Ab-initio nanoscopic transport modeling in graphene nano-gaps devices for amino acids recognition and protein sequencing.
Amino-acids recognition and fast, cheap and reliable methods for proteins and peptides sequencing is a serious bottleneck for the rising of proteomics, i.e. the study of the proteins content and their functionality within a cell. The current experimental techniques preclude the reliable sequencing of the huge protein population within a single cell that is two orders of magnitude larger than the human genome.
Recently many applications of nano-devices and nano-structured materials have allowed the development of new nano-technology strategies to attain DNA sequencing using, for instance, the ion blockade current signals flowing through a nanopore during DNA translocation. However such strategy is of little aid in the case of protein sequencing for many reasons related, basically, to the more complex variety of objects to be detected.
As an alternative approach, transverse current measurements through nano-gaps have been considered for protein sequencing using mainly Au based nano-device.

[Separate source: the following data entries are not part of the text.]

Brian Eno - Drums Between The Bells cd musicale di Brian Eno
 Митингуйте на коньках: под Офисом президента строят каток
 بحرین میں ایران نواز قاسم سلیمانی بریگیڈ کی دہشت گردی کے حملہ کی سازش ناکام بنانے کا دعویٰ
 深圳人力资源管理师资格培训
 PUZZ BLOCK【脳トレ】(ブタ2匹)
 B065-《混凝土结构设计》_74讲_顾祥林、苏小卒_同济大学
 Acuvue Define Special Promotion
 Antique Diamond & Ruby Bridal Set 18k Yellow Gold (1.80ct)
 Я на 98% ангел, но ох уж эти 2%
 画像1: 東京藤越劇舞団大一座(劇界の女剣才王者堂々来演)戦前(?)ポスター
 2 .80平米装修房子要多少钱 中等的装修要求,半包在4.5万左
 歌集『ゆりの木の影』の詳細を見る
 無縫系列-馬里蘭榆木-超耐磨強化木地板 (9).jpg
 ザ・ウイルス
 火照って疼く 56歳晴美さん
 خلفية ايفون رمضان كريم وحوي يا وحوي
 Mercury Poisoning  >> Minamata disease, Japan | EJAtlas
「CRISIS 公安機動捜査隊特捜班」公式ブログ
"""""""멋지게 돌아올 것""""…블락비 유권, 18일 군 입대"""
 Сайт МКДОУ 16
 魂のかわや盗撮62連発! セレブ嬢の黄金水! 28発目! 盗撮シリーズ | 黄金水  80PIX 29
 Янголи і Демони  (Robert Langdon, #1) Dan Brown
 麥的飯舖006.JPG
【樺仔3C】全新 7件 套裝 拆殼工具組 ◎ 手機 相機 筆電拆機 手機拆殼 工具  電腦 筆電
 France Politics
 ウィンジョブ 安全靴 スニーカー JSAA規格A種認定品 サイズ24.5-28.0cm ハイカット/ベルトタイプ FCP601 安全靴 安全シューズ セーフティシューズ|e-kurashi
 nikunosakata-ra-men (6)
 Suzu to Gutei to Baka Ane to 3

The present project is oriented to study new graphene based nano-devices for amino-acids recognition and protein sequencing through quantum tunneling current measurements during the protein or peptide translocation across a nano-gap in graphene nano-ribbons. Previous results have shown the atomistic an atomistic scale resolution allowing the detection of single peptide bonds and the amino-acid recognition.
The nano-structured physical system and phenomena of interest involve several aspects and are approached in the context of ab-initio calculations based on the density functional theory and the non equilibrium Green function method. Small peptides with a-polar, polar and charged amino-acids are addressed and both elastic and inelastic scattering phenomena are considered due to local vibrational modes and phonon assisted tunneling events.